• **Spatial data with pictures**
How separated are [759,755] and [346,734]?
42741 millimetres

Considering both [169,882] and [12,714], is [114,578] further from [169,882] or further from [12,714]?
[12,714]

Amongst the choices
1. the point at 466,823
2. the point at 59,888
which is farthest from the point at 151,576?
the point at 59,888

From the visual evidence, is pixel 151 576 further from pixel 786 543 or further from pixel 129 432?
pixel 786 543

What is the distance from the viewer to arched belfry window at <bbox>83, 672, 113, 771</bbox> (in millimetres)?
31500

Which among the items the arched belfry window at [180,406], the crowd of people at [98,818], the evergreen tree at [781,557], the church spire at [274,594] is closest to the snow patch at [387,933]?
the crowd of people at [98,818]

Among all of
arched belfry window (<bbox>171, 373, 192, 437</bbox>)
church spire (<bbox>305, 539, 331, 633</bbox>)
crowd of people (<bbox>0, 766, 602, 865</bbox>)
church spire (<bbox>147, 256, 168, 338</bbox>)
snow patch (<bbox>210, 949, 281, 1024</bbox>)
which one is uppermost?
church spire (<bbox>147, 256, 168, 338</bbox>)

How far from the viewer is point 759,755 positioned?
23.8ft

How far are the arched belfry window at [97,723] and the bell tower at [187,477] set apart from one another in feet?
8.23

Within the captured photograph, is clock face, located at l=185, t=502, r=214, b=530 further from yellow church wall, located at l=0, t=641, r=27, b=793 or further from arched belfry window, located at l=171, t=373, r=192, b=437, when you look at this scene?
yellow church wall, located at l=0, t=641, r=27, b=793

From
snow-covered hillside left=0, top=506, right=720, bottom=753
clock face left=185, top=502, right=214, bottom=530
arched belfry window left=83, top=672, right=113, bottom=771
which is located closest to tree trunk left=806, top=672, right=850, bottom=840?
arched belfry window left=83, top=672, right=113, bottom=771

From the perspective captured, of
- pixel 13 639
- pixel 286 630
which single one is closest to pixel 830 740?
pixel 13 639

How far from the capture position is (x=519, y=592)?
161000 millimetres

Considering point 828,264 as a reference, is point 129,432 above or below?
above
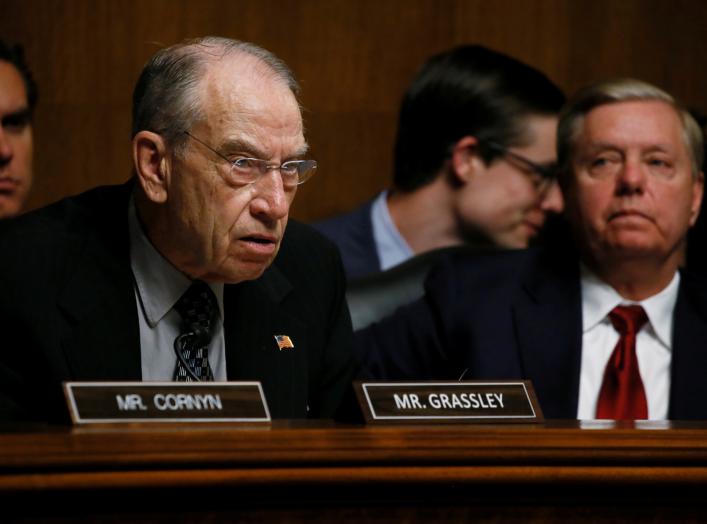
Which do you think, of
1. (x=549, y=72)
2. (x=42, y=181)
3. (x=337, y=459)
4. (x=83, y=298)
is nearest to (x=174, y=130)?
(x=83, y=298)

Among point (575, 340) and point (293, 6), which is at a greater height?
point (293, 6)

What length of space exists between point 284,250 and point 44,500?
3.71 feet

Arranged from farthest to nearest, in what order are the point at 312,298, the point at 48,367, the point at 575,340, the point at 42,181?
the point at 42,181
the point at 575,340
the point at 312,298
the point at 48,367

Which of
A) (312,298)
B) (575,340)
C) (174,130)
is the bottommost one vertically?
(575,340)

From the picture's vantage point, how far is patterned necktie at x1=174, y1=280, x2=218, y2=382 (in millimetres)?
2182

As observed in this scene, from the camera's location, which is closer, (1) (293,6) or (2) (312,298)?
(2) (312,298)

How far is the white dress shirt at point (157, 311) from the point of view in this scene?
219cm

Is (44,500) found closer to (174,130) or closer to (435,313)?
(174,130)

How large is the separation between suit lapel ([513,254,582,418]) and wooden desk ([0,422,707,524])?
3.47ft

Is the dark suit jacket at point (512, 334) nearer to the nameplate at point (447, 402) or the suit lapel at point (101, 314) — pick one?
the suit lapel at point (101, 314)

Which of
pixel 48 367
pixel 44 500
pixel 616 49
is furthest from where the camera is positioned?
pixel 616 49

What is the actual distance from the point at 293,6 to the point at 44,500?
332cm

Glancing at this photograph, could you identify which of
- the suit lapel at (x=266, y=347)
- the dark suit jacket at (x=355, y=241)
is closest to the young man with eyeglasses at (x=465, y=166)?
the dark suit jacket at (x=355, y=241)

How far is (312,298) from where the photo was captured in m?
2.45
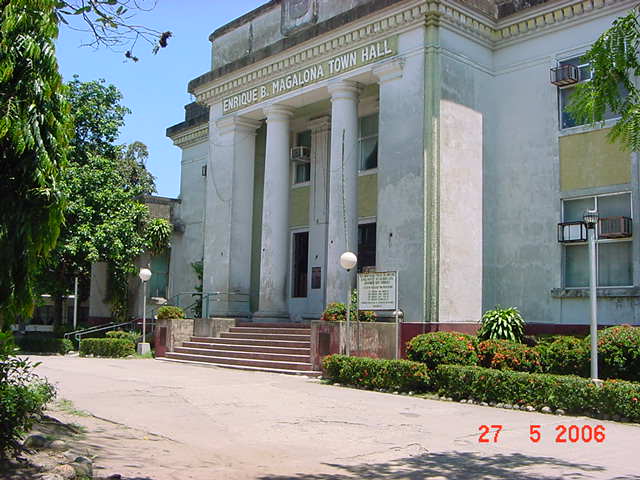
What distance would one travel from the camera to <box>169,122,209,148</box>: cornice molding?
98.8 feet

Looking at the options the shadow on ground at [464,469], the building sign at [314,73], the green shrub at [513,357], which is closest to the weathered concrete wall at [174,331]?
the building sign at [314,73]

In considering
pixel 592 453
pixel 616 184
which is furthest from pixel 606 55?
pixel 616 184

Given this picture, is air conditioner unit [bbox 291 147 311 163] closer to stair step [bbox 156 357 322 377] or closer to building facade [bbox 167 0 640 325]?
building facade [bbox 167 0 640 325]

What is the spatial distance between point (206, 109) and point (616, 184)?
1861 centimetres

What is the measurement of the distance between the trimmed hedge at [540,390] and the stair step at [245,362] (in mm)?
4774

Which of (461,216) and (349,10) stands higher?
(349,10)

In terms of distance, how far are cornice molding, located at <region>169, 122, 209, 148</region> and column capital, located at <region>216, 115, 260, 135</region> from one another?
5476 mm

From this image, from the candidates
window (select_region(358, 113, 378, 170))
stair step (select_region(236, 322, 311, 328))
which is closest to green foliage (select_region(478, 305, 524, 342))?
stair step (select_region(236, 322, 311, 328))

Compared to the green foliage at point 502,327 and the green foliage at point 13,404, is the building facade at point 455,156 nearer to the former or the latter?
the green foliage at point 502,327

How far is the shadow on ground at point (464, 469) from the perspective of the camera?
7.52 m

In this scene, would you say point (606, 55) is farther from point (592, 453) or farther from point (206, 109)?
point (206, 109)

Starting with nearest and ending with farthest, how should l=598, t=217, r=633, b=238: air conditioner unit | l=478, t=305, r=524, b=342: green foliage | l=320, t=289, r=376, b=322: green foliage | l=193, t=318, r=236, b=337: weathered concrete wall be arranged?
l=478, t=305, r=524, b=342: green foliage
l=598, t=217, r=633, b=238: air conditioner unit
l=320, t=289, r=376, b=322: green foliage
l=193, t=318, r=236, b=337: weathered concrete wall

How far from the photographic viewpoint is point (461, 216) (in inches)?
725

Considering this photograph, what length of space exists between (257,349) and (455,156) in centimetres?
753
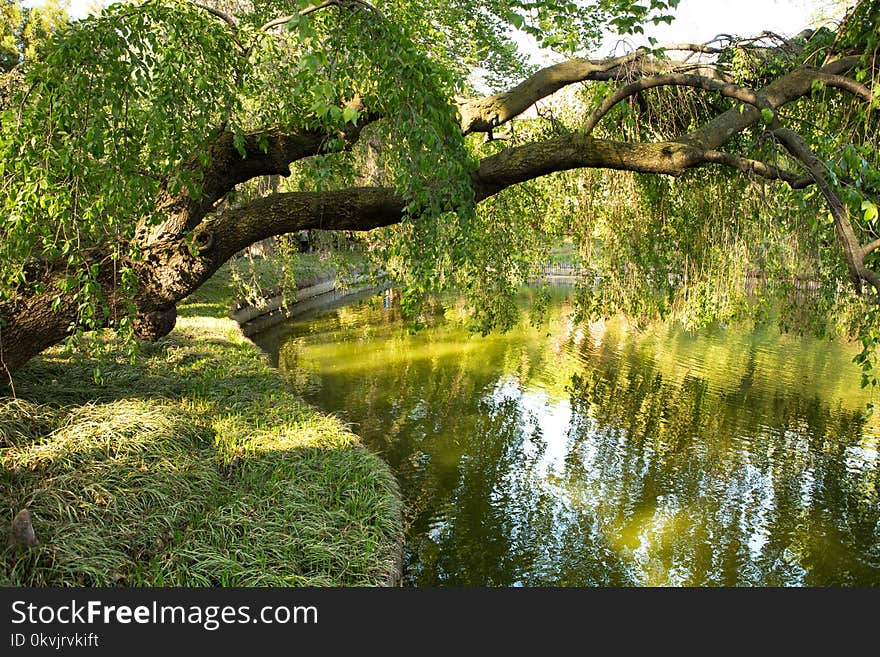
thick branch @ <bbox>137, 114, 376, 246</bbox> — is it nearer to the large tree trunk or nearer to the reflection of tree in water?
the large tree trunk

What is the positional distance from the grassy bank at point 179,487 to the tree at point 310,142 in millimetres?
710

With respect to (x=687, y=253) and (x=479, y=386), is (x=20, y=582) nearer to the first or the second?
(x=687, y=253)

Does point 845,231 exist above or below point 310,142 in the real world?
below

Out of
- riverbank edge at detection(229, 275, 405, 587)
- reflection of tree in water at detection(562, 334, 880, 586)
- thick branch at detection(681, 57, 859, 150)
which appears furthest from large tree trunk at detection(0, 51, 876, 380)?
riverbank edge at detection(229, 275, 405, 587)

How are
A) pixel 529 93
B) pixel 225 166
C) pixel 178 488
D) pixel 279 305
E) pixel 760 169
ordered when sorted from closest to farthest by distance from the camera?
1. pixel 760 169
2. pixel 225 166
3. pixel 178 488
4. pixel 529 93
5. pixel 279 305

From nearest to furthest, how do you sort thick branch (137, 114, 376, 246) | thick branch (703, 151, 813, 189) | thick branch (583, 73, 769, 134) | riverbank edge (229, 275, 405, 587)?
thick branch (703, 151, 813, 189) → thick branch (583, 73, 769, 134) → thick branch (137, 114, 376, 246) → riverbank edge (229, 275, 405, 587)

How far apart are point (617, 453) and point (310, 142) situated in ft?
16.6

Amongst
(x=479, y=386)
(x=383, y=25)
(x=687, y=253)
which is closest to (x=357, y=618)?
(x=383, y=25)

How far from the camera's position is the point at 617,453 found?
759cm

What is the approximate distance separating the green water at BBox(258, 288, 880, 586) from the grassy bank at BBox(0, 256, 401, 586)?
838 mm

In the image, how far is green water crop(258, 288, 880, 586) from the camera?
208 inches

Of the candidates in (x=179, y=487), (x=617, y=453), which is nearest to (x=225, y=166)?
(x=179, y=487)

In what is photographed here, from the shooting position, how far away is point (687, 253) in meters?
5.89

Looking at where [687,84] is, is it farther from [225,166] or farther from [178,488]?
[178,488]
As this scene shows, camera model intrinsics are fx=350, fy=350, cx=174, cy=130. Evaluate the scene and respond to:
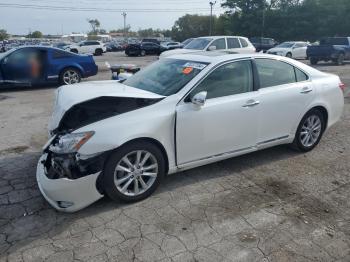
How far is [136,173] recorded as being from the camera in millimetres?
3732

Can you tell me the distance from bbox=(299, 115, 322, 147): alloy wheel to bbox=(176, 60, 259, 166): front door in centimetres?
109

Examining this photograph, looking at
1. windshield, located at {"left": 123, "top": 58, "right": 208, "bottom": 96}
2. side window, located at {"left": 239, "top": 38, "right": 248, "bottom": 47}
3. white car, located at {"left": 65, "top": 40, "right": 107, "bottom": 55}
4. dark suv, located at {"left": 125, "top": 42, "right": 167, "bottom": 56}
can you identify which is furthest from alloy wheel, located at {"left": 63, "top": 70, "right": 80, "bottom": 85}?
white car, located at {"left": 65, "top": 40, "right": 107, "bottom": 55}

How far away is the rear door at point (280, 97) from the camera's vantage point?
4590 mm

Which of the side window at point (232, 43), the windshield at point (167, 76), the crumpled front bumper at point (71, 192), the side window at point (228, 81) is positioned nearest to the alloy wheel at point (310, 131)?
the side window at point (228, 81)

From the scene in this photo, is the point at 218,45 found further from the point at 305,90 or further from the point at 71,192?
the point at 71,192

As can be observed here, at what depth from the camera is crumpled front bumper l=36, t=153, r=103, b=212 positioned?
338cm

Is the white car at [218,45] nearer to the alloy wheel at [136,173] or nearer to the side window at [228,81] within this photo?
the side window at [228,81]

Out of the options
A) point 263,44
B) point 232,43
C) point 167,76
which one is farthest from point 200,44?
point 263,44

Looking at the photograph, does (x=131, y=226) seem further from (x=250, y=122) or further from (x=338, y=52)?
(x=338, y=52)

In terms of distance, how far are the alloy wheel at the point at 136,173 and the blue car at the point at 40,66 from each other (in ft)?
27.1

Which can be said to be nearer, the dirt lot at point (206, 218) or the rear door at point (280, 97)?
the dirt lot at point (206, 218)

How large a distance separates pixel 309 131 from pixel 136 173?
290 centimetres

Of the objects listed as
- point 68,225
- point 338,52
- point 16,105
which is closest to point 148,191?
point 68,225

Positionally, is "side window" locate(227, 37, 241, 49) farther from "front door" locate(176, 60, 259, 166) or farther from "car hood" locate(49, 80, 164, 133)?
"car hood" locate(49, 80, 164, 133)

• **SET EXERCISE**
Recast the lines of the items as a numbered list, starting at the line that contains "Out of the options" and ending at the final line of the items, with blank lines omitted.

• **EXERCISE SOLUTION**
1. Out of the options
2. A) point 263,44
3. B) point 232,43
4. C) point 167,76
5. which one is farthest from point 200,44?
6. point 263,44
7. Looking at the photograph, does (x=131, y=226) seem further from (x=250, y=122) or further from (x=338, y=52)?
8. (x=338, y=52)
9. In terms of distance, how far are the alloy wheel at the point at 136,173 and the blue car at the point at 40,66 from each other (in ft)?
10. 27.1
11. Which can be said to be nearer, the dirt lot at point (206, 218) or the rear door at point (280, 97)?
12. the dirt lot at point (206, 218)
13. How large a distance separates pixel 309 131 from pixel 136 173?
14. 290 centimetres
15. Of the objects listed as
16. - point 68,225
17. - point 338,52
18. - point 16,105
19. which is closest to point 148,191?
20. point 68,225
21. Positionally, is "side window" locate(227, 37, 241, 49) farther from "front door" locate(176, 60, 259, 166) or farther from "car hood" locate(49, 80, 164, 133)?
22. "car hood" locate(49, 80, 164, 133)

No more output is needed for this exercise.